中学生の頃から「国語」の授業が大好きだった。
学年が変わる前の春休みには、きまって新しい教科書を読み切ってしまったほどだ。
通知票はいつも「5」だった。
社会にでてからは、ことさら「国語」を意識しないまま過ごしたが、
出版関係の仕事に就くと、あの頃好きだった「国語」の延長線上に今があるのだと思った。
『太宰治 滑稽と暴力の居場所』の編集がはじまる前、
著者の舘下徹志氏と編集者、私とで入稿方法について相談の場が持たれた。
今回著者は、縦組に強い「一太郎」で原稿を起こしていたからだ。
通常、版下の組みは、著者が「Word」で作成した原稿をもとに、出版社がAdobeの編集ソフトで行うことが多い。

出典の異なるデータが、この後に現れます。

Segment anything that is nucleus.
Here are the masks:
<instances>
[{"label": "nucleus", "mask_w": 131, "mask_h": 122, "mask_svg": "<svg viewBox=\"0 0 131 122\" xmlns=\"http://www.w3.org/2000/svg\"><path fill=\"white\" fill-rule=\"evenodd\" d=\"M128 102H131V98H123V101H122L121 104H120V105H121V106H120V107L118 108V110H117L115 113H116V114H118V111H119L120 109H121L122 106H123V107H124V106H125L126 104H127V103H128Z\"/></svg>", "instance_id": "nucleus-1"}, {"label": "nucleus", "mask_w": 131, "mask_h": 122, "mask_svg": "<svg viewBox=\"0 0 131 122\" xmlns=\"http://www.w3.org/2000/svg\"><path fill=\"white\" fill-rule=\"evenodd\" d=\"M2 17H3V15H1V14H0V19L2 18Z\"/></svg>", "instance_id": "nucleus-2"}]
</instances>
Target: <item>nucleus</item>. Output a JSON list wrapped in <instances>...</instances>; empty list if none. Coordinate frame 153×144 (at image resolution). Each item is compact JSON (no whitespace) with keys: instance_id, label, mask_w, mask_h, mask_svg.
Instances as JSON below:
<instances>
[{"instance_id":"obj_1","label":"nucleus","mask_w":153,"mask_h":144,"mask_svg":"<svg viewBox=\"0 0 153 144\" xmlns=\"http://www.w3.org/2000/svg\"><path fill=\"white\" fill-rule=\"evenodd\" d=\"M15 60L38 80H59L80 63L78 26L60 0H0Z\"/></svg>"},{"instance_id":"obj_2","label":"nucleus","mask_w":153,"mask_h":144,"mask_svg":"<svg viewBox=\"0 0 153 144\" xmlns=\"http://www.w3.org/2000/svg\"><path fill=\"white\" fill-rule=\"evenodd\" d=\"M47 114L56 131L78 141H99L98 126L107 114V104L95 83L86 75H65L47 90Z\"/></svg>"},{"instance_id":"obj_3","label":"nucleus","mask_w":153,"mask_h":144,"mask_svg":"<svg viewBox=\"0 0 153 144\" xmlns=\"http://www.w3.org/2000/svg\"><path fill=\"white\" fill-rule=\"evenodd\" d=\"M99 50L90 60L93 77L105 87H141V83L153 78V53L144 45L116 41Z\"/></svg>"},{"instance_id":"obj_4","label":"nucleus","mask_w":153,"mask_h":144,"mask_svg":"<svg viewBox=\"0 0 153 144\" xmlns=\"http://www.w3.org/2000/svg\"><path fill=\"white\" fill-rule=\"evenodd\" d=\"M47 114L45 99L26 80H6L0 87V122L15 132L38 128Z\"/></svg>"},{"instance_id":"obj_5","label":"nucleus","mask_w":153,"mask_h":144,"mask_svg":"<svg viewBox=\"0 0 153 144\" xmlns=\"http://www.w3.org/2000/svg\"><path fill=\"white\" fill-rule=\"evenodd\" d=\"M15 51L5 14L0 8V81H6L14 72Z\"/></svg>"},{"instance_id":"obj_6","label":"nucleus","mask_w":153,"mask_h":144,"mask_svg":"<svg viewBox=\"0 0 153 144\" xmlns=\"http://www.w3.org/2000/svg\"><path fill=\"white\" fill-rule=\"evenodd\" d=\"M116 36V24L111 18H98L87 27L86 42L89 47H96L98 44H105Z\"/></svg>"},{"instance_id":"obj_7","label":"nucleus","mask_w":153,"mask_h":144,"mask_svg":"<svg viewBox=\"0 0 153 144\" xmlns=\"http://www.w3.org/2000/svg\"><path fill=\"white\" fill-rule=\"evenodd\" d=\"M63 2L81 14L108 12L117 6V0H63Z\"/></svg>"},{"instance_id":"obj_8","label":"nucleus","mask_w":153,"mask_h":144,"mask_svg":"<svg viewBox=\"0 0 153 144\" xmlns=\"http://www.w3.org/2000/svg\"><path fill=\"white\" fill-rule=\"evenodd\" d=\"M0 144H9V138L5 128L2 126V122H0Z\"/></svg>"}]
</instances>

一太郎の知識がなかった私は、Wordとの互換性、組み版時の効率面などについて訊くと、
編集者が一つ一つ分かりやすく説明してくれた。
これでモヤモヤが晴れた、と三者が安堵したその場で、
著者は「氷解した」という表現を口にされた。
私は唸った。なんと的確なことばだろう。
舘下氏は釧路高専の「国語」の先生である。
氏からいただくメール文はいつも簡潔・的確で、「国語力」を感じずにおれなかった。
さて、「氷解」を機に国語力に魅入られた私は、まずWikipediaで「国語」の原義を検索してみた。
その国家を代表する言語
ギョ! 至極当たり前のことなのに、これまで私はその本質に気づいてこなかった。
さらに続く。
日本で学校教育で日本語を総合的に教える教科である「国語」は、1900年(明治33年)に、
小学校令の改正により「読書」・「作文」・「習字」の3教科を統一して新設された。
「国語」のことが、まさに氷解しつつある。